Did you guys see the fight Tuesday night? Who’d you have your money on? Actually it doesn’t really matter who you bet on because it ended in a draw. But it was nice to see one of the fighters show some emotion.
I don’t know about you, but my money would have been the dude who stood 7-foot 3-inches wearing the white and blue shorts out of Latvia. Yeah, that’s right, he was Kristaps Porzingis of the New York Knicks, and his challenger, Marquese Chriss of the Phoenix Suns.
Damn, it was great to see some fight out of NBA players. Its true, basketball isn’t hockey where fighting is a part of the sport, but seeing guys go at it was kind of nice. Although, this brawl never should have happened; Marquese Chriss is just an idiot. He was protecting his teammate, Eric Bledsoe, who was run over by Porzingis, but had it not been for Chriss pushing the giant Latvian into Bledsoe, there never would have been a scuffle.
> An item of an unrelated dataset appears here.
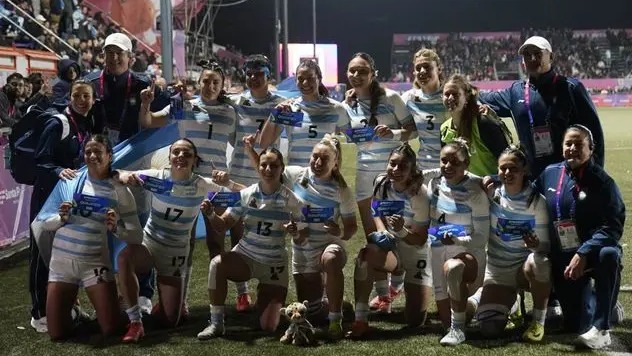 El seleccionado argentino femenino de rugby seven completo junto a su staff técnico festejando la corona suramericana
I give Porzingis all the credit in the world for sticking up for himself like that. This is a man’s game, there is a lot of pushing and shoving that goes unnoticed to the untrained eye, and if you don’t fight back you will not be respected. I don’t care if he is only 21 years old, he has got to stick up for himself now or he will be eaten alive in what he hopes is a long and successful career.
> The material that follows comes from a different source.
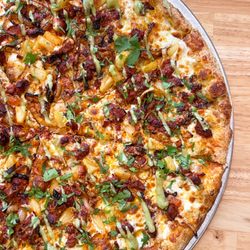 Sgt. Pepperoni's Pizza Store - May '23 Pie of the Month! Our famous dough layered with house-made green salsa, mozzarella, pineapple marinated al pastor (pork)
I have to say that this wasn’t the blockbuster pay-per-view event like most bouts, it really only involved each fighter throwing one push, but it got the fans into it.
You guys remember the heavy weight championship fight between Larry Johnson of the Knicks and Alonzo Morning of the Miami Heat? Wwooooooo! Now that was a fight.
This wasn’t quite like that, but I enjoy seeing passion out of players today. Despite Porzingis’ monster game of 34 points, eight rebounds, and three blocks and steals, Chriss (14 points and 12 rebounds) and the Suns got the final laugh as they defeated the Knicks 113-111 in overtime.
Again, fighting does not belongs in the NBA game, however, I would love to see the game become a little more physical, and players playing with more emotion/passion like the 90s than they do today.